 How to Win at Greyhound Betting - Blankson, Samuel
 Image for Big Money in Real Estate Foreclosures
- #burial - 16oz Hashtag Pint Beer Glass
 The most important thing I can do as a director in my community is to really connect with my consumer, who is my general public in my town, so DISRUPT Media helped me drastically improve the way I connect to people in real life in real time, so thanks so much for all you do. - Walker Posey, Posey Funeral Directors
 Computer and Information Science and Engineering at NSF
══════
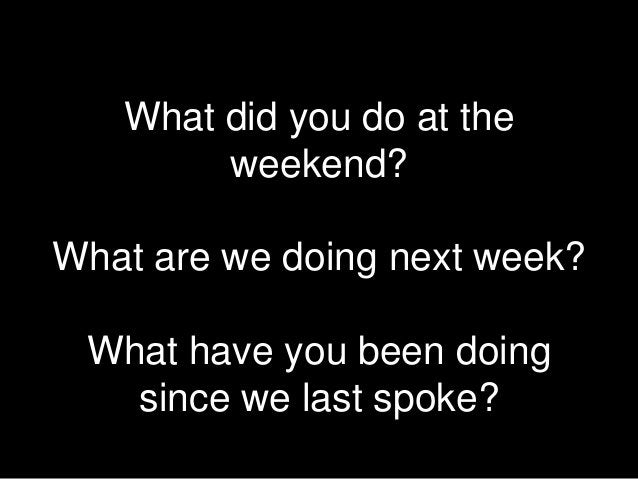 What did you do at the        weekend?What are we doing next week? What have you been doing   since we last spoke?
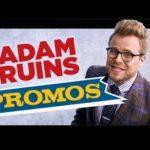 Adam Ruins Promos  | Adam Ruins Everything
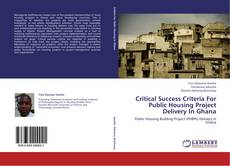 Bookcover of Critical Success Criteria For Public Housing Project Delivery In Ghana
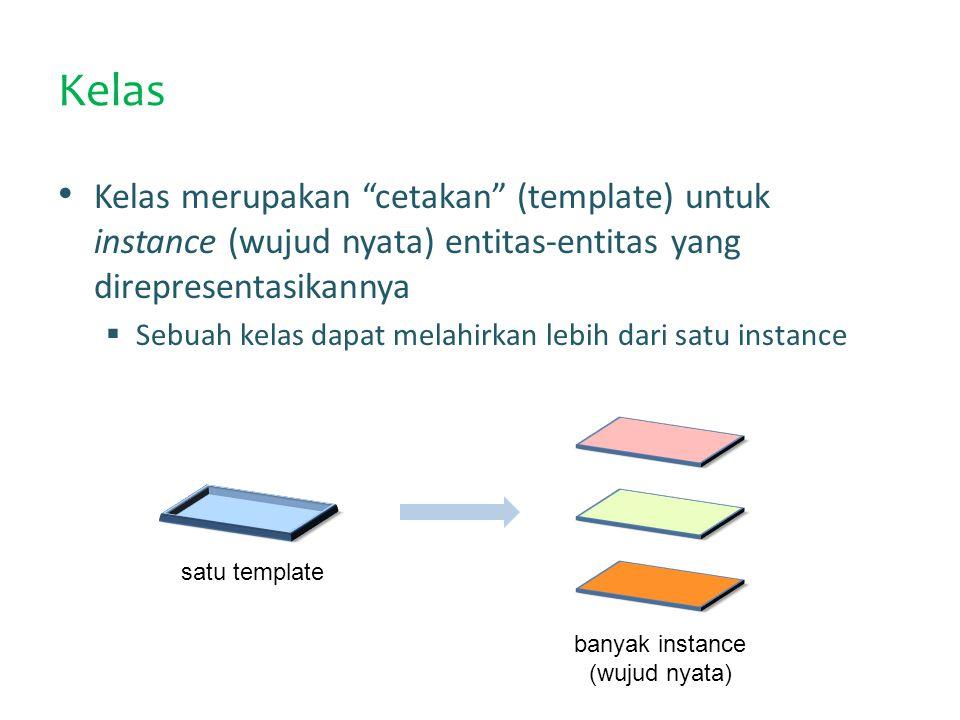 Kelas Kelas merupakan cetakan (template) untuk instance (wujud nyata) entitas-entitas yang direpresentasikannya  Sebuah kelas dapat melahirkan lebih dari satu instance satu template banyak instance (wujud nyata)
══════
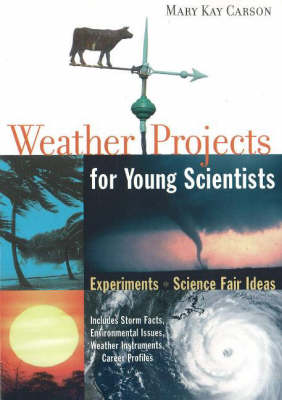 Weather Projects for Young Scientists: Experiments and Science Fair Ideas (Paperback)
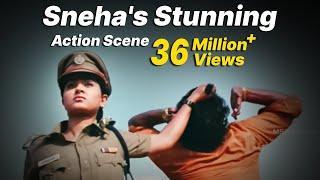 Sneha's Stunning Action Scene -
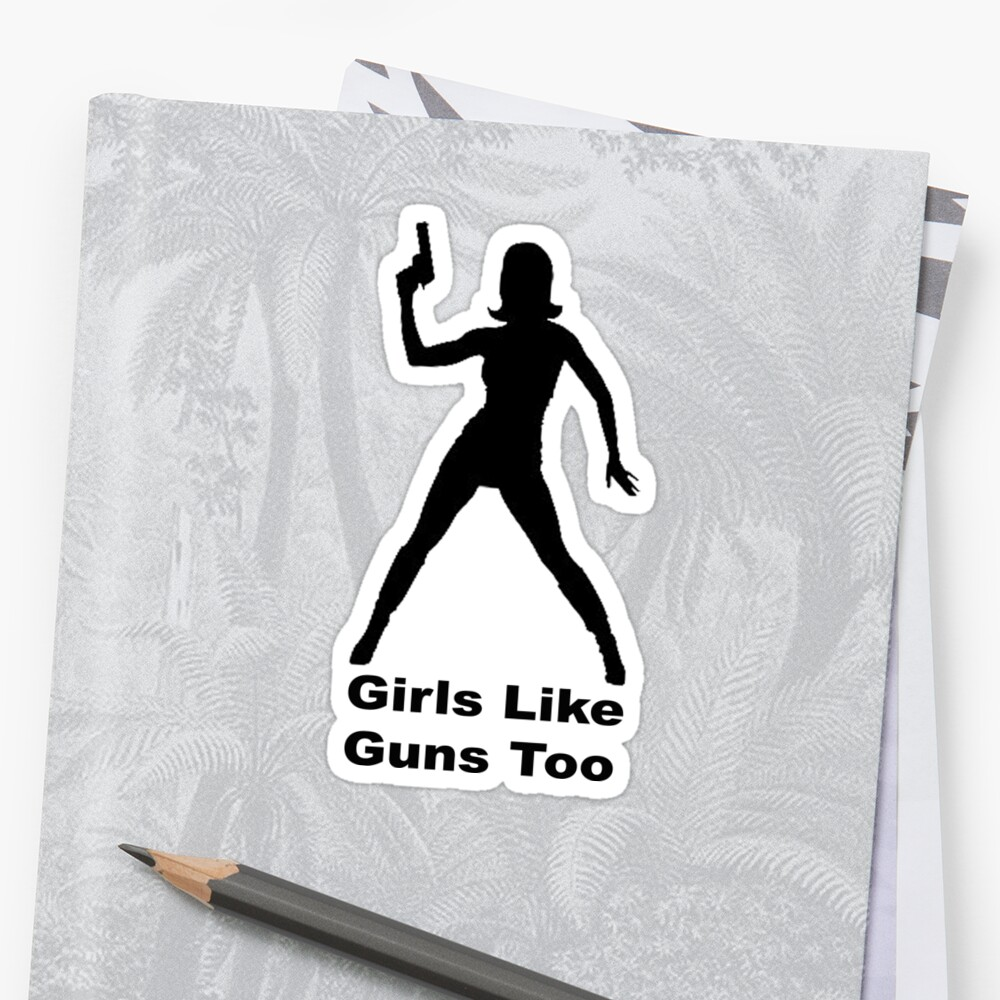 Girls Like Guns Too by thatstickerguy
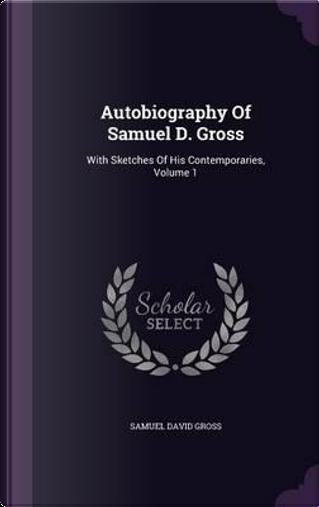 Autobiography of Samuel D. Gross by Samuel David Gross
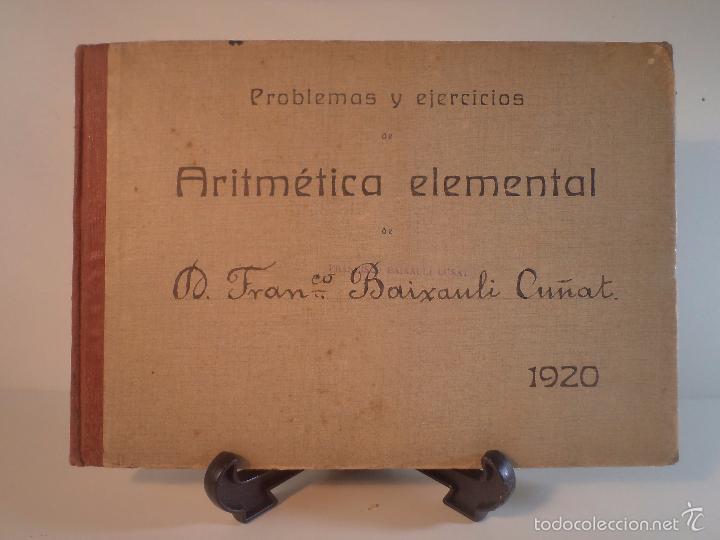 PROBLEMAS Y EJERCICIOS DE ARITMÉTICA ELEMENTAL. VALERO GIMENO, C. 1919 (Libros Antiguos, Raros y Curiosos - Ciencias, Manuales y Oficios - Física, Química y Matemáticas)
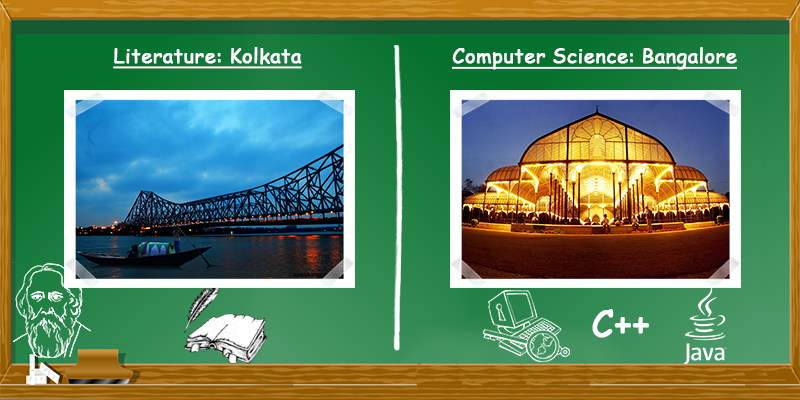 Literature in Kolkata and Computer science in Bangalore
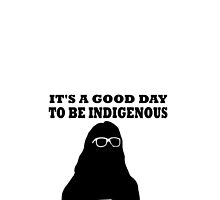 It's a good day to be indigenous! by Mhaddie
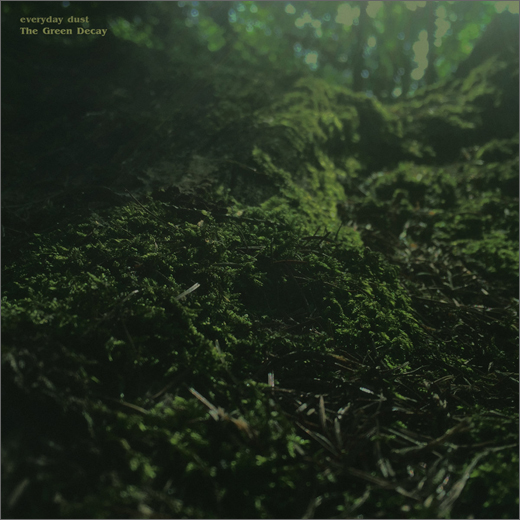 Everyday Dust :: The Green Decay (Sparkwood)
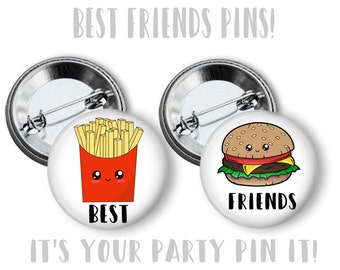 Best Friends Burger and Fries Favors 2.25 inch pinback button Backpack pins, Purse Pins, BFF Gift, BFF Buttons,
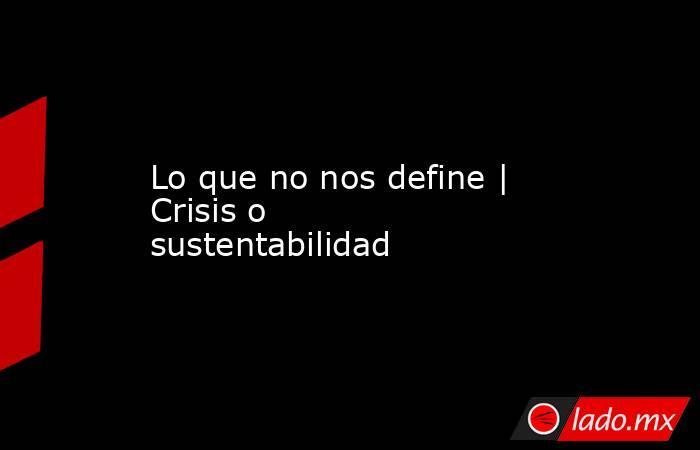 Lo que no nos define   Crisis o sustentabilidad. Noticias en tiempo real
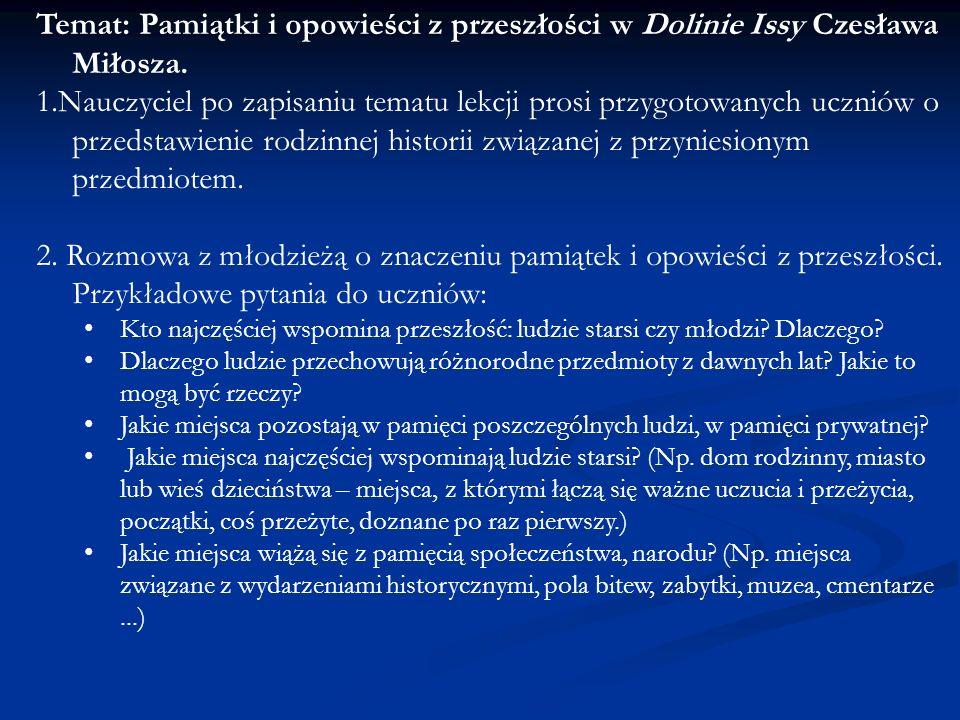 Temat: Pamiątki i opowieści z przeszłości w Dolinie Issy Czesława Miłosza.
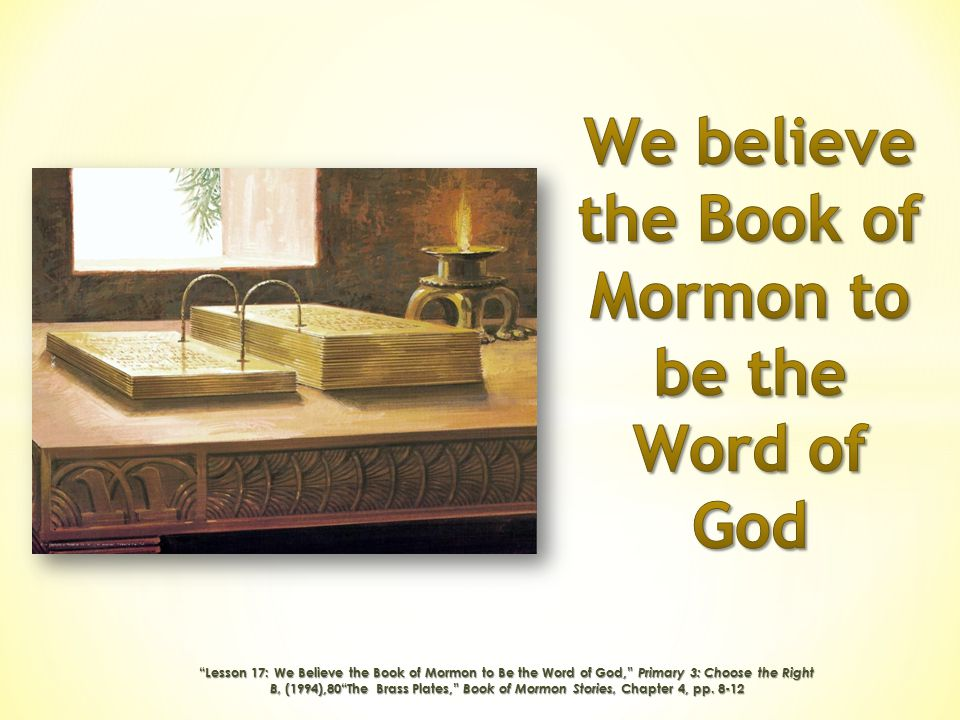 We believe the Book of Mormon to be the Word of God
══════
▶ _Exercise aim_:
Copy word for word only the lines above from the one with "Best Friends Burger" through the one with "We believe the". Leave pictures out.

▶ _Output below_:
 Best Friends Burger and Fries Favors 2.25 inch pinback button Backpack pins, Purse Pins, BFF Gift, BFF Buttons,
 Lo que no nos define   Crisis o sustentabilidad. Noticias en tiempo real
 Temat: Pamiątki i opowieści z przeszłości w Dolinie Issy Czesława Miłosza.
 We believe the Book of Mormon to be the Word of God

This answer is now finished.